Networking can be a very tedious process, however, it’s something that must be done to keep the sales pipelines going strong. Truth be told, sales is an ever-changing field – and with new technology coming constantly, these changes are happening quickly. One aspect of sales that will never change is the need for new prospects. As our sales discussions grow to be much more customer-centric, sales professionals have had to upgrade their networking techniques.
No new prospects means no new clients – and we all know that no new clients means no paycheck. Prospecting is simply inevitable and it usually tends to be the hardest and most time-consuming part of the job. While sales reps can’t avoid prospecting, they can certainly make it easier for themselves. Having a go-to list of networking places to find prospects, and a procedure for each scenario, we no longer have to wonder where or how to find prospects.
One of the best ways to do that is to join and attend networking events. You can go with your chamber, 20/30’s club or local BNI, just to name a few. It is very simple to find all sorts of events around your local area, all you have to do is ask Google.
CEO’s, company owners and even salespeople, cannot deny the power of professional networking and the improvements it can add to your career’s success.
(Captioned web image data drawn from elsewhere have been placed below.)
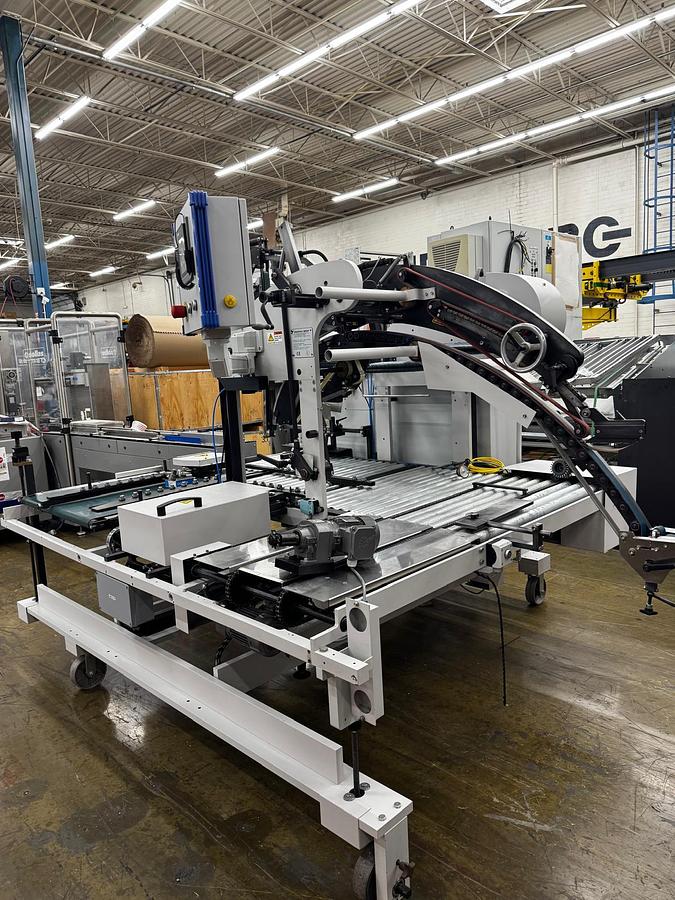 Used 2020 Bobst J-PACK AUTOMATIC CARTON PACKER
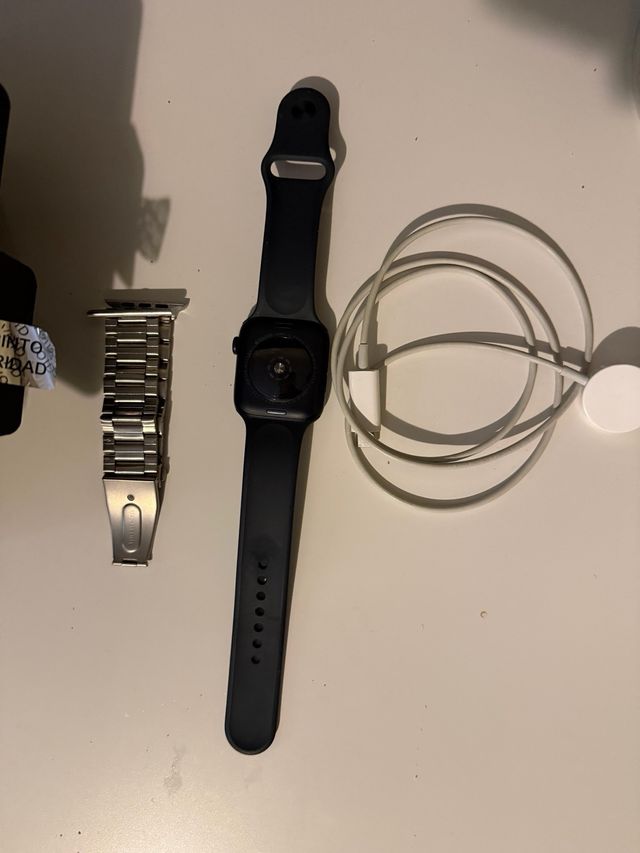 Apple Watch SE Negro y Plata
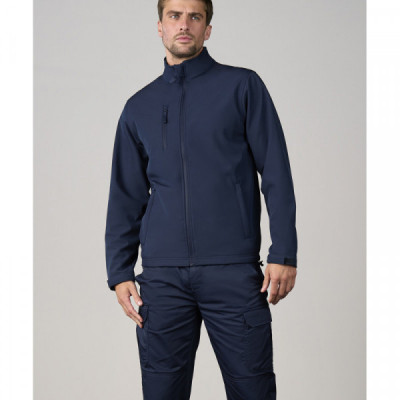 Pro three-layer softshell jacket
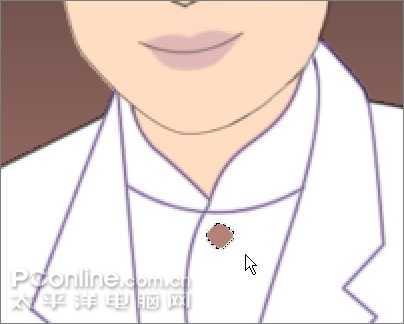 Photoshop鼠绘卡通版民国帅哥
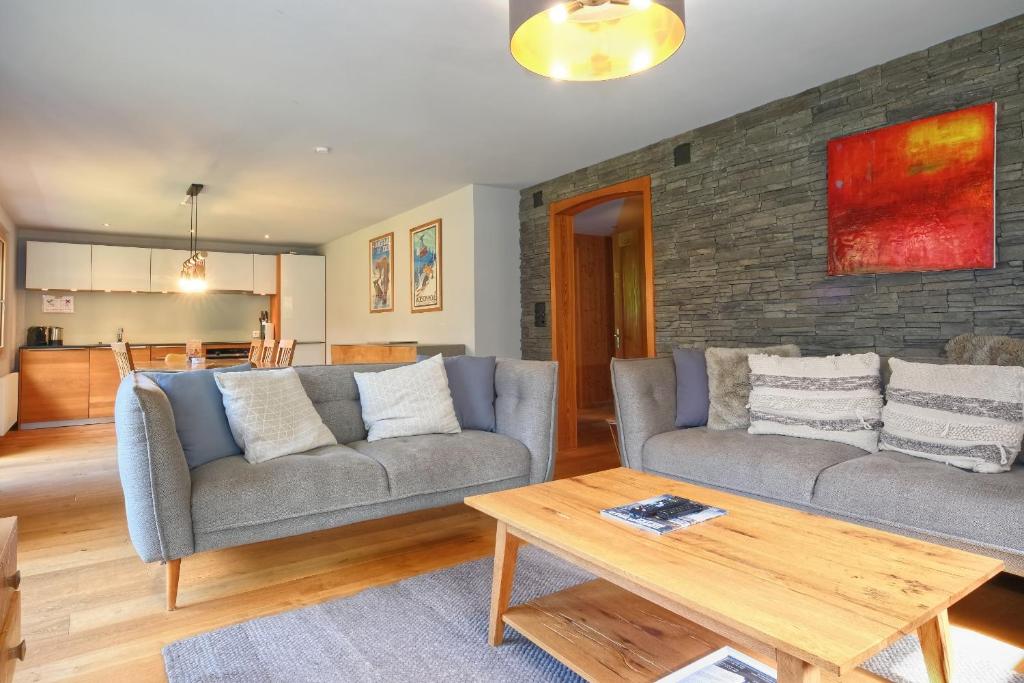 Apartment Mühlegaden 5.5 - GRIWA RENT AG - 1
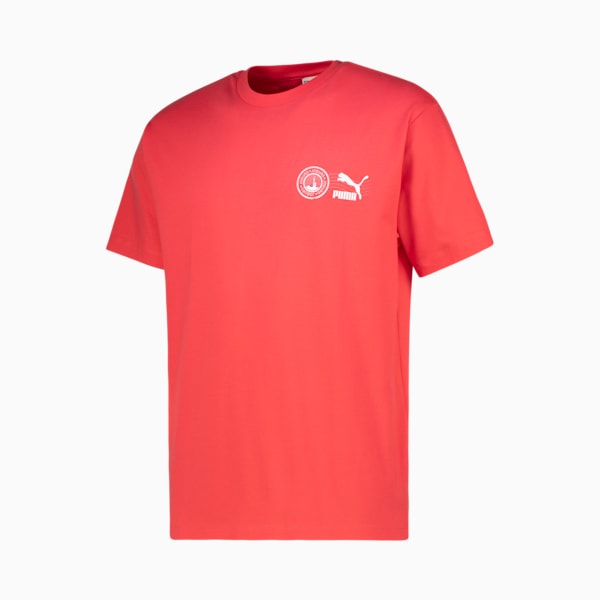 PUMA JHB STAMP GRAPHIC Tee, Tart Cherry, large-ZAF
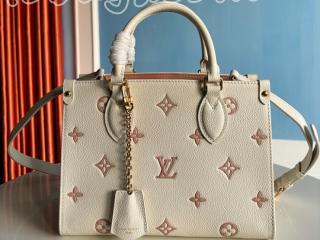 M28313 ルイヴィトン モノグラム･アンプラント バッグ スーパーコピー ｢LOUIS VUITTON｣ 25新作 オンザゴー PM レディース トートバッグ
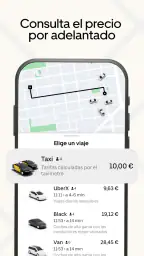 Uber - Viajes en taxi y más 4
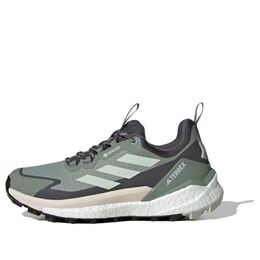 Кроссовки Adidas Terrex Free Hiker 2.0 Low Gore-Tex 'Silver Green Linen Green Grey Six', зеленый ji1869 | green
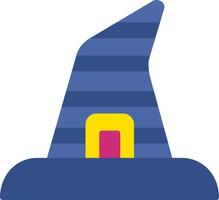 Witch Hat Vector Icon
Sometimes people will choose a deal over another just because of the relationship they have with the second party.
Experts agree that the most connected people are often the most successful – remember, it’s all about who you know. However, the question to ask, once invited how should we act during these events. While we can’t tell you how to act, we can surely tell you what not to do.
Here are three things what NOT to do during a networking event:
Don’t just show up, be prepared. Prior to attending these events, do your research and make sure you are targeting. As a sales professional, you can’t just throw a net out to sea and expect a catch. Make sure you pick something that is viable to your region. Targeting is crucial when prospecting. When attending these networking events is to make sure you are going for the right reasons. Why are you attending and targeting your specific audience? Is it out of obligation? Are you going after this specific group because it is something you actually care about? Or is this something that will simply work best for you?
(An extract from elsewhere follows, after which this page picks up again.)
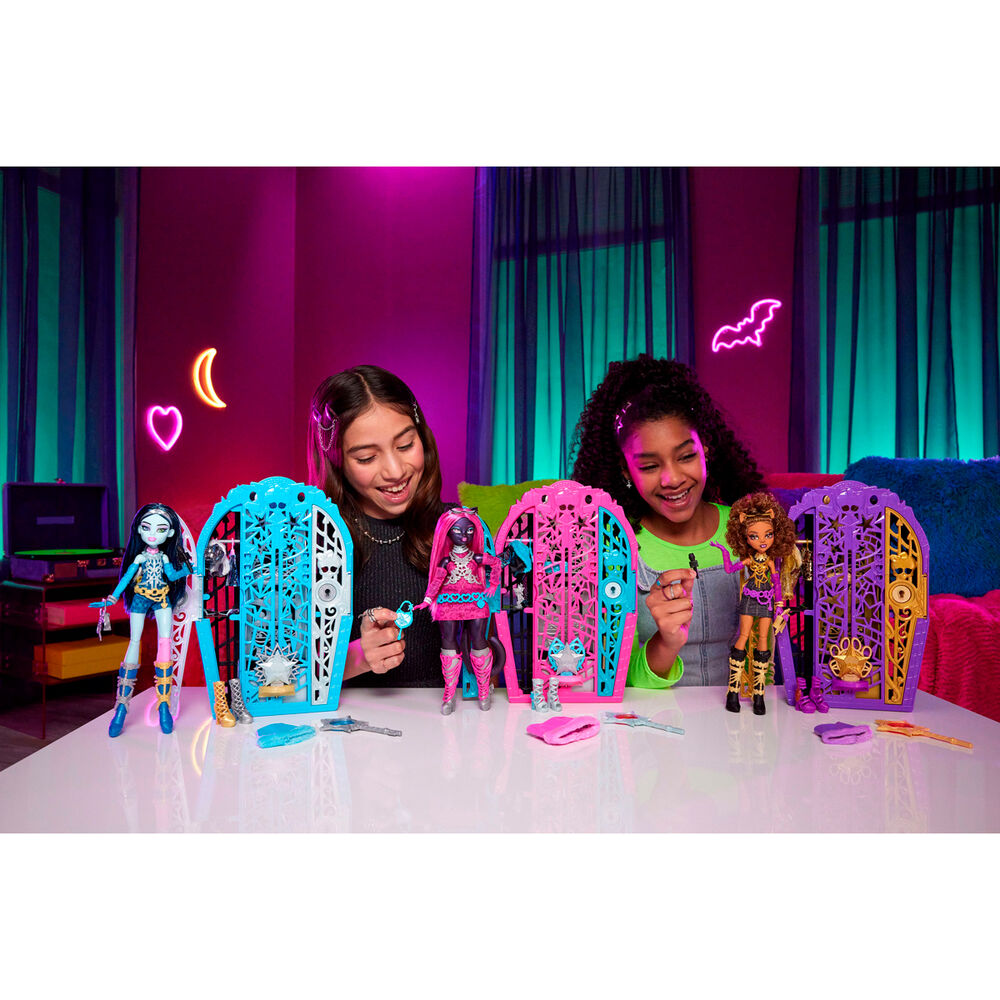 Muñeca Frankie Skulltimate Secrets Hauntlywood Mysteries Monster High - Imagen 5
Don’t expect to feel welcomed. While this may sound harsh, it is often the truth. This is a long game strategy; most people don’t think about their IT needs until something goes wrong. Plant your seed, nurture it and wait for it to grow. More than likely, you will be ignored the first meeting/event. You can expect a brush off, you’re fresh and people have still not considered you a key attendee. Attending is only the first step. In order for these networking events to actually pay off, you must attend with regularity and consistency. Once you attend a couple of times you will see these people begin to consider part of the circle.
Don’t sound like everyone else. Prepare your 60 seconds of fame. At some networking events, you’ll get the opportunity to speak for 60 seconds. Most people do the exact same thing. “I’m such and such from such and such company and we do x. If you need my services let me know.” Do you really think that people listen to that? Absolutely not. They’re busy crafting their own spiel, and ignoring your blather. Instead, turn the pitch on its head. Make it about your customer. Tie into something relevant, like security. Something like, “You know when you get a potential phishing email, and you immediately begin to wonder how many people in your company received it, clicked, and now opened your company up to a breach? We fix that problem.” That is more relatable, catches attention, and will be much more likely pique curiosity than the traditional elevator speech.